That humidity isn' bad. So, you have to do a little more daily work. I really can't believe you think this is an okay way to keep that size of a tortoise. We look down and get angry with people on Craigs List for this kind of care, and small enclosures, and they aren't even members of this forum to know better, like you are. This is cruel no matter how you look at it or what kind of spin you try to put on it.


----------



## ascott (Jul 9, 2012)

I live in california, high desert. The humidity here is like well, none most days. I have here in my care four Redfoot Torts...two under a year and the other two, not sure but they are about 6 inches in length and really pyramided (came that way...but they are gorgeous to me just the same)...I am sure the pyramiding was due to improper humidity, lack of sun and diet....a guess on my part totally.

At present they are all too small to live out 100% of the time (as the night temps drop still (although there have been the days of the awesome 80 degree plus nights)....so they all go out about every day for a few hours each...however, when they come inside they have a significant space set aside for them....it is important that your tort has adequate space in and outside....

I think that enclosure is a cool idea, really I do. However, if that is where the tort is suppose to stay always when indoors and that is what you can provide at this time....I would change out some of the substrate to allow for a more soil type substrate, I would add your plants you spoke of (and plant heavily in a couple of the corners)and once you do that I believe you could remove the log hide, as it takes up alot of valuable space....and let your tort use the planted areas as a hide....I would also put a flat soaking saucer in the enclosure dead center so that your tort can get to moisture on a daily basis...once a week soaking is just not sufficient for this species of tort---especially if there is no high humidity nor soaking dish....

Hey, I am not saying that the enclosure can not work (sometimes we have some limitations)...but you will really need to doll it up for the tort to feel like she is not so exposed...also if you have a female they have the desire more so to dig about in the soil/substrate...so you certainly can make the enclosure more tort friendly---just remember that this is a humidity loving/needing species which means heavy planting/hiding area soaking option and soil to settle into....


----------



## Redstrike (Jul 9, 2012)

I applaud you for your craftsmanship, however I agree with the previous responses. I hope you don't feel ganged up on here, but an adult redfoot tortoise really should have more room and the best scenario would be an outdoor enclosure that is secure from people and predators. I hope you're taking our constructive criticism in stride.

TerryO has an excellent article written on Madkins007 site for creating a stimulating indoor enclosure. You may be interested in reading this article:
http://tortoiselibrary.com/ - On the side bar it's located under "C-Housing", "7b Planting an interesting habitat". There's some nice pictures concluding the article.
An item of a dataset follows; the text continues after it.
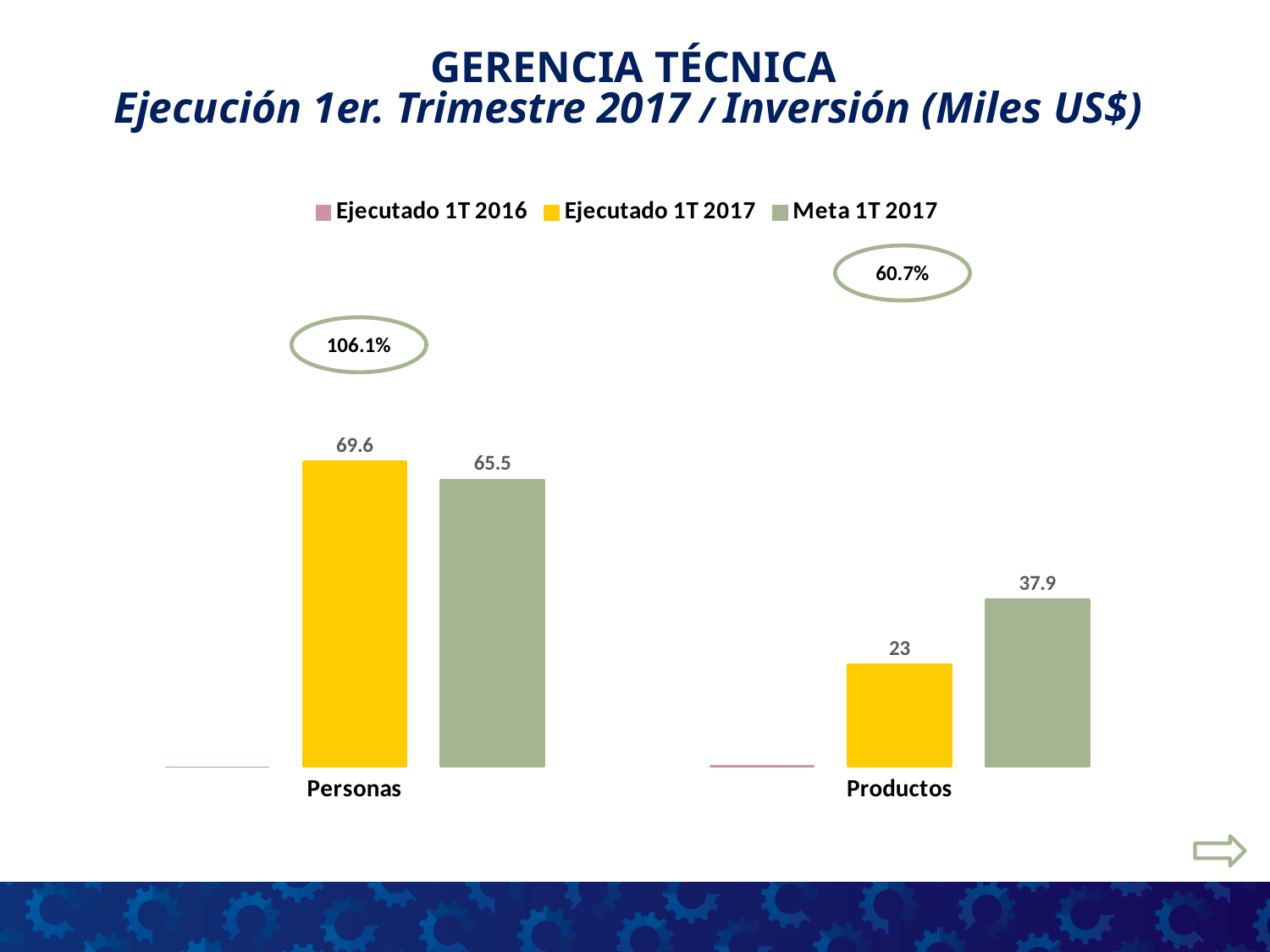
For Productos, which is larger: Ejecutado 1T 2017 or Meta 1T 2017? Meta 1T 2017 Which category has the higher Ejecutado 1T 2017 value, Personas or Productos? Personas What is the difference between the Meta 1T 2017 and Ejecutado 1T 2017 values for Productos? 14.9 What kind of chart is shown on the slide? Bar chart What percentage is shown in the oval above the Productos bars? 60.7% What is the Ejecutado 1T 2017 value for Productos? 23 What is the Meta 1T 2017 value for Personas? 65.5 What is the difference between the Ejecutado 1T 2017 values for Personas and Productos? 46.6 What is the Meta 1T 2017 value for Productos? 37.9 How many series does the legend list? 3 How many categories are shown on the x axis? 2 What is the Ejecutado 1T 2017 value for Personas? 69.6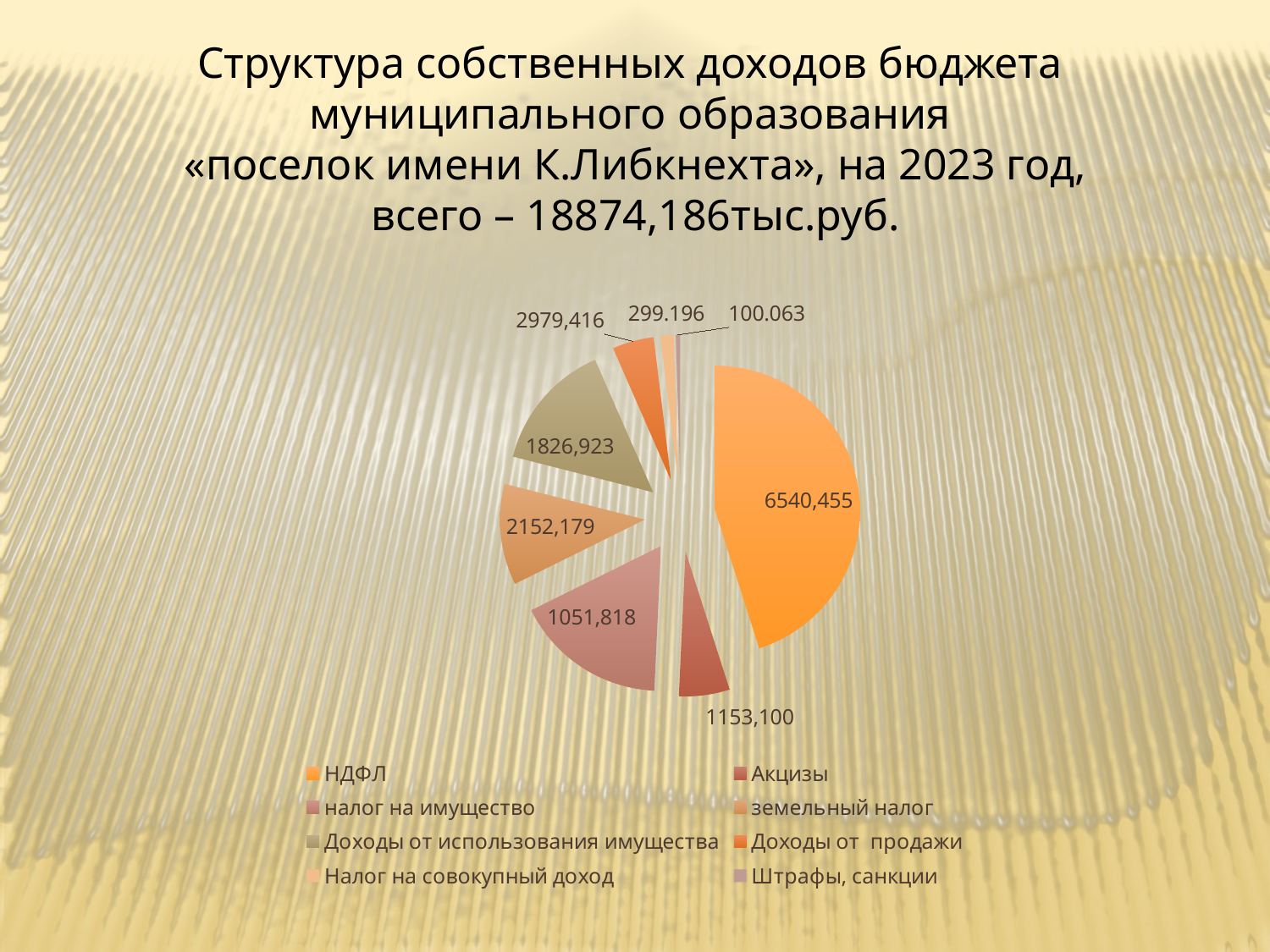
What is the value shown for налог на имущество? 1051,818 How many categories does the pie chart have? 8 What is the value shown for земельный налог? 2152,179 Which category has the largest slice of the pie? НДФЛ Which category has the smallest slice of the pie? Штрафы, санкции What is the value shown for НДФЛ? 6540,455 What type of chart is shown on the slide? pie chart According to the slide title, what is the total of own budget revenues for 2023? 18874,186тыс.руб. What is the value shown for Акцизы? 1153,100 What is the value shown for Штрафы, санкции? 100.063 What is the difference between the values for НДФЛ and Акцизы? 5387,355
Standard size recommendations in Europe are 8 shell lengths by 4 lengths, translating to ~ 8x4 foot enclosure for one adult. Other sources say 6x4 is adequate (http://www.chelonia.org/articles/redfootcare.htm), but I think this is a bit too tight. The bigger the better and the benefits of outdoor grazing, sun, and fresh air are limitless.


----------



## Missy (Jul 9, 2012)

It is very nice looking and way better than the 40 gal set up. I use a fogger in my yearlings enclosure and it works great and looks pretty cool too. I have it on a timer. I do agree it is to small if he/she has to stay in there most of the time but hay I have an idea, you could make that tort a bigger enclosure and get lizard for that really cool enclosure


----------



## newtortoisemom (Jul 15, 2012)

I'm new to tortoise ownership, however I too feel bad for this guy. Seems like he would keep running into the glass. Not big enough for him and his own odors might get to him. Also do not use plastic plants, he will try and eat them (they try n sample anything green). Live plants are best! I see u live in CA ...the weather there would be perfect for an outdoor enclosure (much more suitable for him). I live in IN so I don't have the option of outdoor living year around. Get this guy outside


----------



## ascott (Jul 15, 2012)

> Also do not use plastic plants,



Most torts are quite smart, if you have a tort that is a taster---and most are, a try or two at an artificial plant, and they get it--not food....also, I personally like silk plants over plastic plants...they just move better and they also take in some water when you mist an enclosure....there are positive aspects to silk/artificial plants as well as there are for real plants....remember that real plants can generate a desirable place for springtails to increase in numbers and silk/artificial plants to not....so, you absolutely have options as well as what your personal preference is...


----------